## Your task
Copy every one of the entries below word for word, changing nothing.
Start of Material for this exercise
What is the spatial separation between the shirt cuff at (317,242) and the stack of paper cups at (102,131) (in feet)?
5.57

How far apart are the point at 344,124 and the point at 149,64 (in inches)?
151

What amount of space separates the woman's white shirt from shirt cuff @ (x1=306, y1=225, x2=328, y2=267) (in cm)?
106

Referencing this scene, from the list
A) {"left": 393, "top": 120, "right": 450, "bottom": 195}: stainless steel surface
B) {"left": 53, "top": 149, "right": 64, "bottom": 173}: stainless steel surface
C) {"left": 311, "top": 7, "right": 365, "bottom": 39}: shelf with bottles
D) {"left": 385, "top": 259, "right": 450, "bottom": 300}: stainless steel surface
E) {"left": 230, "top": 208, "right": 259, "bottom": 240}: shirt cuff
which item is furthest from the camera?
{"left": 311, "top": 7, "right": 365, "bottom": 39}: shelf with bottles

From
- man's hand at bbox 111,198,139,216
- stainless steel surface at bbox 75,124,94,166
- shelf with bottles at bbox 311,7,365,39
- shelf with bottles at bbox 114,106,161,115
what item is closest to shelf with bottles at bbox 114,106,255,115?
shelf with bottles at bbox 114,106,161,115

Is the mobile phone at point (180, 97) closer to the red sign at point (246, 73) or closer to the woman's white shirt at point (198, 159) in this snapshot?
End of Material for this exercise
## Task result
What is the spatial separation between the shirt cuff at (317,242) and the stack of paper cups at (102,131) (in feet)?
5.57

How far apart are the point at 344,124 and the point at 149,64 (in inches)?
151

What amount of space separates the woman's white shirt from shirt cuff @ (x1=306, y1=225, x2=328, y2=267) (in cm)?
106

Referencing this scene, from the list
A) {"left": 393, "top": 120, "right": 450, "bottom": 195}: stainless steel surface
B) {"left": 53, "top": 149, "right": 64, "bottom": 173}: stainless steel surface
C) {"left": 311, "top": 7, "right": 365, "bottom": 39}: shelf with bottles
D) {"left": 385, "top": 259, "right": 450, "bottom": 300}: stainless steel surface
E) {"left": 230, "top": 208, "right": 259, "bottom": 240}: shirt cuff
which item is furthest from the camera?
{"left": 311, "top": 7, "right": 365, "bottom": 39}: shelf with bottles

From
- man's hand at bbox 111,198,139,216
- stainless steel surface at bbox 75,124,94,166
- shelf with bottles at bbox 311,7,365,39
- shelf with bottles at bbox 114,106,161,115
what item is closest to shelf with bottles at bbox 114,106,255,115?
shelf with bottles at bbox 114,106,161,115

Is the mobile phone at point (180, 97) closer to the red sign at point (246, 73) or closer to the woman's white shirt at point (198, 159) in this snapshot?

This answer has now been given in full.